Your inference script (e.g., score.py) should look something like this:
import joblib
import os
import json
import numpy as np
def init():
# This function is called when the container starts
# Load the model from the path specified by AZUREML_MODEL_DIR
# In this case, the model is saved in the root directory of the mounted model
global model
model_path = os.path.join(os.getenv('AZUREML_MODEL_DIR'), 'model.pkl')
model = joblib.load(model_path)
def run(raw_data):
# This function is called for every inference request
try:
data = json.loads(raw_data)
input_data = np.array(data['data'])
prediction = model.predict(input_data)
# Assuming prediction is a list of numbers, convert to JSON serializable format
if isinstance(prediction, np.ndarray):
prediction = prediction.tolist()
return json.dumps({"prediction": prediction})
except Exception as e:
error = str(e)
return json.dumps({"error": error})
You also need a requirements.txt file listing all the dependencies.
azureml-defaults
scikit-learn
numpy
joblib
Step 2: Create an Inference Configuration
An inference configuration tells Azure ML how to deploy your model.

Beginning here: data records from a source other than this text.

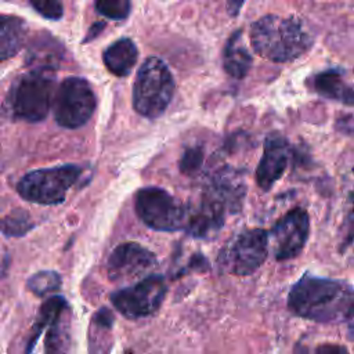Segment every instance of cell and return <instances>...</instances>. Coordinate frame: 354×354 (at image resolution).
<instances>
[{
	"mask_svg": "<svg viewBox=\"0 0 354 354\" xmlns=\"http://www.w3.org/2000/svg\"><path fill=\"white\" fill-rule=\"evenodd\" d=\"M353 288L339 279L306 272L290 289L288 307L297 317L315 322H343L353 315Z\"/></svg>",
	"mask_w": 354,
	"mask_h": 354,
	"instance_id": "1",
	"label": "cell"
},
{
	"mask_svg": "<svg viewBox=\"0 0 354 354\" xmlns=\"http://www.w3.org/2000/svg\"><path fill=\"white\" fill-rule=\"evenodd\" d=\"M253 50L271 62H290L306 54L313 46V36L295 17L264 15L250 26Z\"/></svg>",
	"mask_w": 354,
	"mask_h": 354,
	"instance_id": "2",
	"label": "cell"
},
{
	"mask_svg": "<svg viewBox=\"0 0 354 354\" xmlns=\"http://www.w3.org/2000/svg\"><path fill=\"white\" fill-rule=\"evenodd\" d=\"M174 79L167 65L156 57H148L137 71L133 84V106L148 119L160 116L174 94Z\"/></svg>",
	"mask_w": 354,
	"mask_h": 354,
	"instance_id": "3",
	"label": "cell"
},
{
	"mask_svg": "<svg viewBox=\"0 0 354 354\" xmlns=\"http://www.w3.org/2000/svg\"><path fill=\"white\" fill-rule=\"evenodd\" d=\"M54 83V75L48 69L35 68L21 75L7 98L12 116L26 122L43 120L53 104Z\"/></svg>",
	"mask_w": 354,
	"mask_h": 354,
	"instance_id": "4",
	"label": "cell"
},
{
	"mask_svg": "<svg viewBox=\"0 0 354 354\" xmlns=\"http://www.w3.org/2000/svg\"><path fill=\"white\" fill-rule=\"evenodd\" d=\"M71 311L62 296L48 297L40 307L25 354H66L71 342Z\"/></svg>",
	"mask_w": 354,
	"mask_h": 354,
	"instance_id": "5",
	"label": "cell"
},
{
	"mask_svg": "<svg viewBox=\"0 0 354 354\" xmlns=\"http://www.w3.org/2000/svg\"><path fill=\"white\" fill-rule=\"evenodd\" d=\"M82 169L77 165H61L32 170L18 183L19 195L39 205H58L65 201L66 192L77 181Z\"/></svg>",
	"mask_w": 354,
	"mask_h": 354,
	"instance_id": "6",
	"label": "cell"
},
{
	"mask_svg": "<svg viewBox=\"0 0 354 354\" xmlns=\"http://www.w3.org/2000/svg\"><path fill=\"white\" fill-rule=\"evenodd\" d=\"M136 213L140 220L156 231L185 228L188 209L171 194L159 187H145L136 194Z\"/></svg>",
	"mask_w": 354,
	"mask_h": 354,
	"instance_id": "7",
	"label": "cell"
},
{
	"mask_svg": "<svg viewBox=\"0 0 354 354\" xmlns=\"http://www.w3.org/2000/svg\"><path fill=\"white\" fill-rule=\"evenodd\" d=\"M268 254V236L261 228H249L230 239L218 254V266L232 275H250Z\"/></svg>",
	"mask_w": 354,
	"mask_h": 354,
	"instance_id": "8",
	"label": "cell"
},
{
	"mask_svg": "<svg viewBox=\"0 0 354 354\" xmlns=\"http://www.w3.org/2000/svg\"><path fill=\"white\" fill-rule=\"evenodd\" d=\"M55 122L65 129H77L93 116L97 100L90 83L77 76H69L59 84L53 97Z\"/></svg>",
	"mask_w": 354,
	"mask_h": 354,
	"instance_id": "9",
	"label": "cell"
},
{
	"mask_svg": "<svg viewBox=\"0 0 354 354\" xmlns=\"http://www.w3.org/2000/svg\"><path fill=\"white\" fill-rule=\"evenodd\" d=\"M167 286L162 275L149 274L140 282L111 295L113 307L126 318H142L153 314L166 297Z\"/></svg>",
	"mask_w": 354,
	"mask_h": 354,
	"instance_id": "10",
	"label": "cell"
},
{
	"mask_svg": "<svg viewBox=\"0 0 354 354\" xmlns=\"http://www.w3.org/2000/svg\"><path fill=\"white\" fill-rule=\"evenodd\" d=\"M310 234V218L304 209L295 207L282 216L272 227L268 248L277 260H290L300 254Z\"/></svg>",
	"mask_w": 354,
	"mask_h": 354,
	"instance_id": "11",
	"label": "cell"
},
{
	"mask_svg": "<svg viewBox=\"0 0 354 354\" xmlns=\"http://www.w3.org/2000/svg\"><path fill=\"white\" fill-rule=\"evenodd\" d=\"M156 256L137 242L118 245L108 257L106 271L112 281H131L147 277L156 267Z\"/></svg>",
	"mask_w": 354,
	"mask_h": 354,
	"instance_id": "12",
	"label": "cell"
},
{
	"mask_svg": "<svg viewBox=\"0 0 354 354\" xmlns=\"http://www.w3.org/2000/svg\"><path fill=\"white\" fill-rule=\"evenodd\" d=\"M289 142L278 133L270 134L264 141V149L256 169V181L263 191H268L282 177L289 162Z\"/></svg>",
	"mask_w": 354,
	"mask_h": 354,
	"instance_id": "13",
	"label": "cell"
},
{
	"mask_svg": "<svg viewBox=\"0 0 354 354\" xmlns=\"http://www.w3.org/2000/svg\"><path fill=\"white\" fill-rule=\"evenodd\" d=\"M227 210L221 201L206 191L199 206L195 210H188L185 228L194 236L207 238L223 227Z\"/></svg>",
	"mask_w": 354,
	"mask_h": 354,
	"instance_id": "14",
	"label": "cell"
},
{
	"mask_svg": "<svg viewBox=\"0 0 354 354\" xmlns=\"http://www.w3.org/2000/svg\"><path fill=\"white\" fill-rule=\"evenodd\" d=\"M137 58V46L129 37H122L113 41L102 54V61L106 69L119 77H124L131 73Z\"/></svg>",
	"mask_w": 354,
	"mask_h": 354,
	"instance_id": "15",
	"label": "cell"
},
{
	"mask_svg": "<svg viewBox=\"0 0 354 354\" xmlns=\"http://www.w3.org/2000/svg\"><path fill=\"white\" fill-rule=\"evenodd\" d=\"M314 90L329 100L340 101L346 105H353V87L344 80V71L332 68L318 73L314 77Z\"/></svg>",
	"mask_w": 354,
	"mask_h": 354,
	"instance_id": "16",
	"label": "cell"
},
{
	"mask_svg": "<svg viewBox=\"0 0 354 354\" xmlns=\"http://www.w3.org/2000/svg\"><path fill=\"white\" fill-rule=\"evenodd\" d=\"M252 66V55L242 40V30H235L223 51V68L234 79L246 76Z\"/></svg>",
	"mask_w": 354,
	"mask_h": 354,
	"instance_id": "17",
	"label": "cell"
},
{
	"mask_svg": "<svg viewBox=\"0 0 354 354\" xmlns=\"http://www.w3.org/2000/svg\"><path fill=\"white\" fill-rule=\"evenodd\" d=\"M26 24L14 15H0V61L17 55L26 39Z\"/></svg>",
	"mask_w": 354,
	"mask_h": 354,
	"instance_id": "18",
	"label": "cell"
},
{
	"mask_svg": "<svg viewBox=\"0 0 354 354\" xmlns=\"http://www.w3.org/2000/svg\"><path fill=\"white\" fill-rule=\"evenodd\" d=\"M62 46L51 36H44L32 43L29 51V61L36 64L39 69L53 71L62 58Z\"/></svg>",
	"mask_w": 354,
	"mask_h": 354,
	"instance_id": "19",
	"label": "cell"
},
{
	"mask_svg": "<svg viewBox=\"0 0 354 354\" xmlns=\"http://www.w3.org/2000/svg\"><path fill=\"white\" fill-rule=\"evenodd\" d=\"M33 228V223L28 212L14 209L11 213L0 218V231L6 236H22Z\"/></svg>",
	"mask_w": 354,
	"mask_h": 354,
	"instance_id": "20",
	"label": "cell"
},
{
	"mask_svg": "<svg viewBox=\"0 0 354 354\" xmlns=\"http://www.w3.org/2000/svg\"><path fill=\"white\" fill-rule=\"evenodd\" d=\"M28 289L37 296L55 292L61 286V277L55 271H39L28 279Z\"/></svg>",
	"mask_w": 354,
	"mask_h": 354,
	"instance_id": "21",
	"label": "cell"
},
{
	"mask_svg": "<svg viewBox=\"0 0 354 354\" xmlns=\"http://www.w3.org/2000/svg\"><path fill=\"white\" fill-rule=\"evenodd\" d=\"M95 10L109 19L122 21L130 14L131 3L130 0H95Z\"/></svg>",
	"mask_w": 354,
	"mask_h": 354,
	"instance_id": "22",
	"label": "cell"
},
{
	"mask_svg": "<svg viewBox=\"0 0 354 354\" xmlns=\"http://www.w3.org/2000/svg\"><path fill=\"white\" fill-rule=\"evenodd\" d=\"M30 6L47 19H61L64 15V7L61 0H29Z\"/></svg>",
	"mask_w": 354,
	"mask_h": 354,
	"instance_id": "23",
	"label": "cell"
},
{
	"mask_svg": "<svg viewBox=\"0 0 354 354\" xmlns=\"http://www.w3.org/2000/svg\"><path fill=\"white\" fill-rule=\"evenodd\" d=\"M203 160V151L199 147H189L185 149L181 162H180V169L185 174H194L199 170Z\"/></svg>",
	"mask_w": 354,
	"mask_h": 354,
	"instance_id": "24",
	"label": "cell"
},
{
	"mask_svg": "<svg viewBox=\"0 0 354 354\" xmlns=\"http://www.w3.org/2000/svg\"><path fill=\"white\" fill-rule=\"evenodd\" d=\"M314 354H348L347 348L340 344H321L315 348Z\"/></svg>",
	"mask_w": 354,
	"mask_h": 354,
	"instance_id": "25",
	"label": "cell"
},
{
	"mask_svg": "<svg viewBox=\"0 0 354 354\" xmlns=\"http://www.w3.org/2000/svg\"><path fill=\"white\" fill-rule=\"evenodd\" d=\"M104 28H105V22H104V21H97V22H94V24L88 28L87 35H86L83 43H87V41L94 40V39L104 30Z\"/></svg>",
	"mask_w": 354,
	"mask_h": 354,
	"instance_id": "26",
	"label": "cell"
},
{
	"mask_svg": "<svg viewBox=\"0 0 354 354\" xmlns=\"http://www.w3.org/2000/svg\"><path fill=\"white\" fill-rule=\"evenodd\" d=\"M245 0H227V11L231 17L238 15V12L241 11V7L243 6Z\"/></svg>",
	"mask_w": 354,
	"mask_h": 354,
	"instance_id": "27",
	"label": "cell"
},
{
	"mask_svg": "<svg viewBox=\"0 0 354 354\" xmlns=\"http://www.w3.org/2000/svg\"><path fill=\"white\" fill-rule=\"evenodd\" d=\"M129 354H130V353H129Z\"/></svg>",
	"mask_w": 354,
	"mask_h": 354,
	"instance_id": "28",
	"label": "cell"
}]
</instances>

It includes the entry script, dependencies, and the model itself.
from azureml.core import Workspace, Model
from azureml.core.conda_dependencies import CondaDependencies
from azureml.core.webservice import InferenceConfig
# Load workspace
ws = Workspace.from_config()
# Register the model
model = Model.register(workspace=ws,
model_path='model.pkl', # Path to your local model file
model_name='my-sklearn-model',
tags={'area': 'machine-learning'},
properties={'accuracy': 0.95})
# Define dependencies
myenv = CondaDependencies()
myenv.add_pip_package('joblib')
myenv.add_pip_package('scikit-learn')
myenv.add_pip_package('numpy')
# Define inference configuration
inference_config = InferenceConfig(entry_script="score.py",
conda_dependencies=myenv)
Step 3: Create a Containerization Configuration for ACI
This configuration specifies the compute target (ACI) and deployment settings.
from azureml.core.compute_target import ComputeTarget
from azureml.core.webservice import AciWebservice
# Define ACI configuration
aci_config = AciWebservice.deploy_configuration(cpu_cores=1,
memory_gb=1,
description='Deploy my sklearn model to ACI',
tags={'type': 'classification'})
# Define the web service name
service_name = 'my-sklearn-aci-service'
Step 4: Deploy to ACI
Use the deploy() method to create the web service on ACI.
# Deploy the model to ACI
service = Model.deploy(workspace=ws,
name=service_name,
models=[model], # List of models to deploy
inference_config=inference_config,
deployment_config=aci_config,
overwrite=True) # Set to True to overwrite if service already exists
# Wait for the deployment to complete
service.wait_for_deployment(show_output=True)
Step 5: Test the Deployment
Once deployed, you can test the service to ensure it's working correctly.
# Get the scoring URI and keys
scoring_uri = service.scoring_uri
print(f"Scoring URI: {scoring_uri}")
# Example data for testing (replace with your actual data format)
test_data = {"data": [[1.0, 2.0, 3.0, 4.0]]}
input_data = json.dumps(test_data)
# Send a request to the service
response = service.run(input_data)
print(f"Prediction: {response}")
Alternatively, you can use tools like curl or Postman to send requests to the scoring_uri.
curl -X POST -H "Content-Type: application/json" -d '{"data": [[1.0, 2.0, 3.0, 4.0]]}' http://YOUR_SCORING_URI/api/v1/service/my-sklearn-aci-service/score
Remember to replace YOUR_SCORING_URI with the actual URI obtained after deployment.
Monitoring and Management
You can monitor the health and performance of your ACI deployment through the Azure portal. Navigate to your Azure Machine Learning workspace, then select "Endpoints" and find your deployed service. From there, you can view logs, metrics, and test the endpoint.
To delete the service:
service.delete()
Conclusion
Deploying models to ACI provides a quick and efficient way to serve your machine learning models as web services. This guide covered the essential steps from preparing your model to testing the deployment. For more advanced scenarios, consider deploying to Azure Kubernetes Service (AKS).